August 12, 2019

Looking for ideas on building a "custom search engine"

I'm currently writing a book and this requires lots of research. As of now, I've bookmarked around 150-200~ websites that are perfect for my industry/niche and researching needs. I'd love the ability to search for various keywords but only find results from these sites. It seems Google CSE is limited results-wise and when I tried I wasn't having much luck regardless. Is there any other solutions out there that I could potentially use or even bootstrap together? I was even thinking I could go as far as mass scraping these websites into a local copy and creating some sort of internal search engine but that seems quite intense although it could be far more affordable because I feel like any crawling services are costly.

  1. 1

    I'm actually building https://webchronicler.io. Its currently in beta and pretty much solves this use case. It indexes your browsing history and lets you search with any keyword you remember including pdfs. Does some automatic categorization and you can also add notes and tags.

    Not sure what format your current bookmarks are in, if you happen to find the tool useful, you can just shoot me a mail at [email protected] and I can figure out a way to import your bookmarks.

    1. 1

      HI Jaymu,

      Just installed and will be testing your app, nice work!

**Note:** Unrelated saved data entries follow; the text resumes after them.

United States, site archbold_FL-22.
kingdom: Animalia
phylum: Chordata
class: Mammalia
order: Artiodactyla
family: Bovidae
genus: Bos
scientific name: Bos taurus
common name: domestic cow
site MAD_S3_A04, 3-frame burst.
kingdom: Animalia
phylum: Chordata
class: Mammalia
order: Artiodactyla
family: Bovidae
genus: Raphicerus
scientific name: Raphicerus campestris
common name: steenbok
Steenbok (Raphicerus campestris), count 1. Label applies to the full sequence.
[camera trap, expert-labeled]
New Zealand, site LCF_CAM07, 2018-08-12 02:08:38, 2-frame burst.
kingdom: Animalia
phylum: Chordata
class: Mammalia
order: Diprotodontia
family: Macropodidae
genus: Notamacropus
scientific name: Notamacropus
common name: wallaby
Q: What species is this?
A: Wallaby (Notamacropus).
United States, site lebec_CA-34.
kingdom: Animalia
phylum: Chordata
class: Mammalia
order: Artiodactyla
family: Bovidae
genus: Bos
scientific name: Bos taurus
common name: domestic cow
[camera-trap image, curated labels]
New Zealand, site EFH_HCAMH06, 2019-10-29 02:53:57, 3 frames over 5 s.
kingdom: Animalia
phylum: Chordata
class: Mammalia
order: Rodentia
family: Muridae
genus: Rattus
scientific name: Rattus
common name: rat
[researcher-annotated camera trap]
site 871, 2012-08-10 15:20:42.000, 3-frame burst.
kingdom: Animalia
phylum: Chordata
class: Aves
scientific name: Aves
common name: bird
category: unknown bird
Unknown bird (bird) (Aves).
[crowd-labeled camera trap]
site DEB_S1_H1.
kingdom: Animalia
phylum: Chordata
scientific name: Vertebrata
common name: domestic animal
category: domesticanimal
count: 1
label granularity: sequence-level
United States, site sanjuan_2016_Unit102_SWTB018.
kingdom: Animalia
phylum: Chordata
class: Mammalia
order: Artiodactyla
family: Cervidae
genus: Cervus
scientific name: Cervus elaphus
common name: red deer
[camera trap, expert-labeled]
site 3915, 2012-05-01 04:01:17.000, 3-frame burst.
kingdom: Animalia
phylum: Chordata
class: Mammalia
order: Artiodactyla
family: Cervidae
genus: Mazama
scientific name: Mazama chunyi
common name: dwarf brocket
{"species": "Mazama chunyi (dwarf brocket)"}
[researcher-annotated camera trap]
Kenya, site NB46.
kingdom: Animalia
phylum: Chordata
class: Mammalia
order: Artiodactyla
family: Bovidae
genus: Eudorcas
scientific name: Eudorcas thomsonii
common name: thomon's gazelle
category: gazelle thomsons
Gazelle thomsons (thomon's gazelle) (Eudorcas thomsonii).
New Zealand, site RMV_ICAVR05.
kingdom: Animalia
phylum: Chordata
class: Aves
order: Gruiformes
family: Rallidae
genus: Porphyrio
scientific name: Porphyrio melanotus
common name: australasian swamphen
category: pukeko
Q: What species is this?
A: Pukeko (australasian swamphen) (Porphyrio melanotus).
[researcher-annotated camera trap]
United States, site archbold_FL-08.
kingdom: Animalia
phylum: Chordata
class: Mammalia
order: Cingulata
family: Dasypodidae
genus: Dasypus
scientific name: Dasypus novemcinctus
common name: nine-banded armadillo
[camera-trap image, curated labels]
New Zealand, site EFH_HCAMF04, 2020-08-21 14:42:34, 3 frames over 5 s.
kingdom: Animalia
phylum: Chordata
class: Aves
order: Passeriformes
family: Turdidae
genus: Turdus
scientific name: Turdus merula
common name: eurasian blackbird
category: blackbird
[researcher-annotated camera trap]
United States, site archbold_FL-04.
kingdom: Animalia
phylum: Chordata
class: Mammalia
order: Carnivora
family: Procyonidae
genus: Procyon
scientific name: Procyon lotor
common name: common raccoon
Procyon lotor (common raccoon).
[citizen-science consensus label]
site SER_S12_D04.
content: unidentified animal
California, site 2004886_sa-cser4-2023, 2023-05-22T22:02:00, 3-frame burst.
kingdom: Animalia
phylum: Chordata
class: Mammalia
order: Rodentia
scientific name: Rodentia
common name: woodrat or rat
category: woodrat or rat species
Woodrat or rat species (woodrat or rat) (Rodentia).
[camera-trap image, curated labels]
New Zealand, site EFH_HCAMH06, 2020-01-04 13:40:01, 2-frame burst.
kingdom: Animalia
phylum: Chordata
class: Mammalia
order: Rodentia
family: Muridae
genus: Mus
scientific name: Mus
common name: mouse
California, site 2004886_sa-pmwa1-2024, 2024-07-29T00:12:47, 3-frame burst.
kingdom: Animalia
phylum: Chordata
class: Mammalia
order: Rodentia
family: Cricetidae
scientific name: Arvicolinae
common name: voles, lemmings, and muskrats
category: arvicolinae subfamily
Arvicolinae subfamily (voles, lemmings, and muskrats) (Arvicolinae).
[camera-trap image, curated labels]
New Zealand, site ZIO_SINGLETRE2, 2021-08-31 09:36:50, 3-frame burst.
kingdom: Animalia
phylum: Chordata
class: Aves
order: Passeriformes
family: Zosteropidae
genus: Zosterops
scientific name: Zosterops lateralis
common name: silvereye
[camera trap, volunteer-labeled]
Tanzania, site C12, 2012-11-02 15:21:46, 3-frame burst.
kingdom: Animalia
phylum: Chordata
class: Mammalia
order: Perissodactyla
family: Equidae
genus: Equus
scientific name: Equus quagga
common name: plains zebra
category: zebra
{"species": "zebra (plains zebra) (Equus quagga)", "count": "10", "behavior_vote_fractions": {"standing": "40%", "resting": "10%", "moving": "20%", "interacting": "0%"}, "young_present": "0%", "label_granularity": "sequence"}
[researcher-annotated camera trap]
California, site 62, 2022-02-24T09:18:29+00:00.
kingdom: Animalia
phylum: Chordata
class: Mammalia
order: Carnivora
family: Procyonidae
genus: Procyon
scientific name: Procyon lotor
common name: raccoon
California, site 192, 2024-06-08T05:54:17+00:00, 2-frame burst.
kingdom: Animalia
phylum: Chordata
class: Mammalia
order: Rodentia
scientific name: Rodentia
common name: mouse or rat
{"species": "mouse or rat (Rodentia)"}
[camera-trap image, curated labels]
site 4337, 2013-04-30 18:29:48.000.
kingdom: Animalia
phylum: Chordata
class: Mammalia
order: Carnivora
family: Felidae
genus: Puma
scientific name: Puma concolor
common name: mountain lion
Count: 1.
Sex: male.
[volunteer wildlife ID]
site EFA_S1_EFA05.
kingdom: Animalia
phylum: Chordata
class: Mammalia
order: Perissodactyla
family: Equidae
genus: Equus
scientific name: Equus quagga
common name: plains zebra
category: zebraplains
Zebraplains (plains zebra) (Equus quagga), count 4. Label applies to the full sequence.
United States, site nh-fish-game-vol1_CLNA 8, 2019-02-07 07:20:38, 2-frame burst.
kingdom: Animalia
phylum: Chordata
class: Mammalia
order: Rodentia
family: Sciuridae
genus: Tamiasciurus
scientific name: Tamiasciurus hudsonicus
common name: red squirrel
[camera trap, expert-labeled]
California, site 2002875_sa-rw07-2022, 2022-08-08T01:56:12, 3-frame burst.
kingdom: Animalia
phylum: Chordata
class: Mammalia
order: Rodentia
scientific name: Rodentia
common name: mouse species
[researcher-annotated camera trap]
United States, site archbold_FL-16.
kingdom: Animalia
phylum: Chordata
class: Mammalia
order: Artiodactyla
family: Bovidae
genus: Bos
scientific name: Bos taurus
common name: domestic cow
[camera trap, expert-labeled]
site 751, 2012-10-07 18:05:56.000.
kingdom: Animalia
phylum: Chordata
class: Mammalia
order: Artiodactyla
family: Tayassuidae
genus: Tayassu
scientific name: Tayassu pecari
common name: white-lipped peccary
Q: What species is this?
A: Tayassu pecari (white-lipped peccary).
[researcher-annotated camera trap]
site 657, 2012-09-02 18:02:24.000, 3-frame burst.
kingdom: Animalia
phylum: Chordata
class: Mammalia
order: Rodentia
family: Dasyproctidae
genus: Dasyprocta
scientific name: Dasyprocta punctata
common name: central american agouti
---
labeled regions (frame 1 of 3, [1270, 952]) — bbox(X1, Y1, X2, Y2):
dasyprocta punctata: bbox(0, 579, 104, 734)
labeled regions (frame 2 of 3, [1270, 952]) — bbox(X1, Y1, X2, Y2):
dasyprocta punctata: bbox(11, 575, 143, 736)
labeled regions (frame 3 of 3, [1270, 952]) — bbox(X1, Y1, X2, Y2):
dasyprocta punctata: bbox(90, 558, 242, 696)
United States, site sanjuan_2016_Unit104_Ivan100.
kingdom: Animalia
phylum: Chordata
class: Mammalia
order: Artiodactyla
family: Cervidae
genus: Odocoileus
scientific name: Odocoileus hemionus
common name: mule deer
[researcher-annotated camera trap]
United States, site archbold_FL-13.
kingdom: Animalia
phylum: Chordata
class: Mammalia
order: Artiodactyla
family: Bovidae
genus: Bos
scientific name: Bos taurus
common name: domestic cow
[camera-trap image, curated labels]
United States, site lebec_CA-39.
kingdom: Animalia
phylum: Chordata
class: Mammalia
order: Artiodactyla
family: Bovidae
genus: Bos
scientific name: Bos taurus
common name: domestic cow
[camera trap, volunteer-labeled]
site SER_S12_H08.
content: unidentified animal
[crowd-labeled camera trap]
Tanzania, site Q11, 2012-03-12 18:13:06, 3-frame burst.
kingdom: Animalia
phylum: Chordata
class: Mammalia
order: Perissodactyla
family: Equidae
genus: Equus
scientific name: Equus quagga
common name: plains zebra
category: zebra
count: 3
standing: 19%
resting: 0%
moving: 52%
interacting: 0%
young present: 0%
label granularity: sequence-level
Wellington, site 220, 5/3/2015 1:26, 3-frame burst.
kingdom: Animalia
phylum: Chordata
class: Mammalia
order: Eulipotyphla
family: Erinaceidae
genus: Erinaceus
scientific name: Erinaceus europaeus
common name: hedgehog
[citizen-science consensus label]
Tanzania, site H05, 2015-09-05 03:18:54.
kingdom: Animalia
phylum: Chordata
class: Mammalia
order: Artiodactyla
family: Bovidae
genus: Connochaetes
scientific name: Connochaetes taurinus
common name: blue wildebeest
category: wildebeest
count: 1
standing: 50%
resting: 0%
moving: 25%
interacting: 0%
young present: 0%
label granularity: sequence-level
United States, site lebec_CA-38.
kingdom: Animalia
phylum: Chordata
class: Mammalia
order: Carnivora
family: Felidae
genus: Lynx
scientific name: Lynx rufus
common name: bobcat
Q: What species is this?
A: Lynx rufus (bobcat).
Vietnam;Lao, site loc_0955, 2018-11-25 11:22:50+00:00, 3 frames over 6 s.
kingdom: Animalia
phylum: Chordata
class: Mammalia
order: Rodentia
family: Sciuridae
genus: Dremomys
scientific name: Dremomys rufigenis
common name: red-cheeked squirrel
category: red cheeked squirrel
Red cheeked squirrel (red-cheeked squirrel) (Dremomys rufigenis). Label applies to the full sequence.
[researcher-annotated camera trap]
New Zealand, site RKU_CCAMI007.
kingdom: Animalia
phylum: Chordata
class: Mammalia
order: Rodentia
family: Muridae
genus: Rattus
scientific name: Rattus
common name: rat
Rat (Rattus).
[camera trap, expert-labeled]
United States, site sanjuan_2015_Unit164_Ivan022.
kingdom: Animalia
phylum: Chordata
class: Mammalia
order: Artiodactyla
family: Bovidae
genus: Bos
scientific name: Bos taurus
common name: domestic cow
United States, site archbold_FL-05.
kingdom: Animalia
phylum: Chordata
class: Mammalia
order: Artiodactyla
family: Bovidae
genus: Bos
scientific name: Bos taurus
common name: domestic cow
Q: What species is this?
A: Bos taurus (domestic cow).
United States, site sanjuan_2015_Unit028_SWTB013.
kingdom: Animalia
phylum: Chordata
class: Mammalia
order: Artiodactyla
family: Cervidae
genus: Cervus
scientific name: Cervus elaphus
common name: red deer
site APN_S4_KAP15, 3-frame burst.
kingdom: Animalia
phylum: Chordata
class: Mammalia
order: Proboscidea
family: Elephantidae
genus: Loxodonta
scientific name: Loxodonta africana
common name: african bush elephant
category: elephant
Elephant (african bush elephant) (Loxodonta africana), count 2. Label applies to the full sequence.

      Will keep you posted.

      Chris

      1. 1

        Let me know if you have any feedback!

        1. 1

          You should filter out sites like Spotify that seems to trigger page history (because song name changes the page title). I leave it running all day when coding so I am getting swamped with song titles. Maybe grouping them together ?

          1. 1

            Thanks for checking it out @chrisribe. You can actually block sites based on any pattern. But thats an interesting idea to group similar pages based on title/content/website, it would definately make scanning your history a lot easier.

  2. 1

    You can try https://www.algolia.com I have heard the positive things about them but I am not sure your use case would be easily possible.